Document passage -
* Start *
In one embodiment, the deflection grid 154 is mechanically coupled to a movable stage 152. The movable stage can be a dither generator or an oscillator that scans, dithers, or oscillates the deflection grid 154. In this embodiment, the movable stage 152 translates, dithers, or oscillates the deflection grid 154 in a direction that is perpendicular to slots in the deflection grid 154. The translation, dithering, or oscillation reduces or eliminates shadowing effects and improves the uniformity of the ion beam flux impacting the surface of the wafer 150.
In one embodiment, a magnet 170 or any source of magnetic field is positioned proximate to the deflection grid 154 and to the wafer 150 so that a magnetic field is generated in the region between the deflection grid 154 and the wafer 150. The magnetic field traps at least a portion of the electrons that are located in the region proximate to the wafer 150.
In one embodiment, an electrode 172 is positioned proximate to the deflection grid 154 that absorbs at least a portion of the electrons generated when the dopant ions impact the surface of the wafer 150. In some of these embodiments, the electrode 172 is at substantially the same potential as the deflection grid 154.
FIG. 2 illustrates a schematic diagram 200 of a deflection grid 202 according to the present invention. The schematic diagram 200 shows a deflection grid 202 according to the present invention that is positioned between the plasma 204 and the wafer 206. The deflection grid 202 is positioned proximate to the edge of the plasma sheath 208.
The deflection grid 202 includes a top section 210 that defines apertures 212 for passing ions from the plasma 204 through the deflection grid 202. In one embodiment, the dimensions of the apertures 212 are chosen to keep the plasma sheath 208 relatively flat under normal operating conditions. Also, in one embodiment, the dimensions of the apertures 212 are chosen to reduce or minimize the angular distribution of ions emerging from the top section 210. The thickness of the top section 210 is typically chosen so that it has a thermal mass which is sufficient to prevent the deflection grid 202 from distorting. The voltage applied to the top section 210 defines the ion implant energy. In one exemplary bias condition, the plasma sheath 208 is at ground potential and the top section 210 is biased at −1 kV.
The deflection grid 202 also includes a first 214 and second plurality of bipolar deflectors 216 that spatially alternate. The first 214 and second plurality of bipolar deflectors 216 are essentially electrostatic deflectors. The term “bipolar deflector” is used to indicate that the first 214 and second plurality of deflectors 216 is biased with alternating positive and negative voltages. That is, one of the first 214 and the second plurality of bipolar 216 deflectors is biased with a positive voltage and the other of the first 214 and the second plurality of bipolar deflectors 216 is biased with a negative voltage. For example, in the exemplary bias condition described herein, the first plurality of bipolar deflectors 214 is biased at +400V and the second plurality of bipolar deflectors 216 is biased at −400V.
* End *
Challenges -
[A] From the deflection grid passage above, extract the span that begins with the words "The deflection grid 202 also" and ends after the words "biased at −400V.".
[B] Write what comes next in the passage on the ion implantation deflection grid, starting after its final sentence.

Supplied information -
* Start *
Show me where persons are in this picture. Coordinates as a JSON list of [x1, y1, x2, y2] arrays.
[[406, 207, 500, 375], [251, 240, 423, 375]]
* End *
Final results -
[A]
The deflection grid 202 also includes a first 214 and second plurality of bipolar deflectors 216 that spatially alternate. The first 214 and second plurality of bipolar deflectors 216 are essentially electrostatic deflectors. The term “bipolar deflector” is used to indicate that the first 214 and second plurality of deflectors 216 is biased with alternating positive and negative voltages. That is, one of the first 214 and the second plurality of bipolar 216 deflectors is biased with a positive voltage and the other of the first 214 and the second plurality of bipolar deflectors 216 is biased with a negative voltage. For example, in the exemplary bias condition described herein, the first plurality of bipolar deflectors 214 is biased at +400V and the second plurality of bipolar deflectors 216 is biased at −400V.

[B]
In another embodiment, the deflection grid 202 is a monopolar ion deflection grid. In this embodiment, ions are deflected in only one direction. One skilled in the art will appreciate that there are many ways of achieving a monopolar ion deflection grid. For example, in one specific embodiment, the top section 210 is designed so that it blocks every other aperture between the first 214 and the second plurality of bipolar deflectors 216 so that ions are deflected in only one direction. In another specific embodiment, the first 214 and the second plurality of bipolar deflectors 216 form a structure that is specifically designed to deflect ions in only one direction. For example, in one embodiment, an insulator is positioned between the first 214 and the second plurality of bipolar deflectors 216 to form a structure that directs the electric field in the same direction for each aperture.
A fill factor of the deflection grid 202 can be selected to achieve a certain ion current at the surface of the wafer 206 or to limit the extent of the plasma 204 into the region between the deflection grid 202 and the wafer 206. The term “fill factor” is defined herein to mean the ratio of the open area of the top section 210 of the deflection grid 202 that passes dopant ions to the solid area of the top section 210 of the deflection grid 202 that blocks the ions. In some embodiments, the fill factor is selected to prevent formation of a plasma in the region between the deflection grid 202 and the wafer 206.
In the embodiment shown in FIG. 2, the deflection grid geometry is flat. Flat grid geometries are usually desirable because they provide a uniform ion path length, simplify voltage control, and are easier and less expensive to manufacture. However, it is understood that numerous grid geometries and numbers of grids can be used with the present invention. In the various embodiments, the cross section of the deflection grid 202 is chosen to be mechanically rigid enough so as to prevent the deflection grid 202 from distorting during normal operating conditions.
In one embodiment, the deflection grid 202 is formed of a non-metallic material or from a metallic material that is completely coated with a non-metallic material. For example, the deflection grid 202 can be formed of doped silicon (poly or single crystal), silicon carbide, and silicon coated aluminum. Such materials work well with hydride and fluoride chemistries.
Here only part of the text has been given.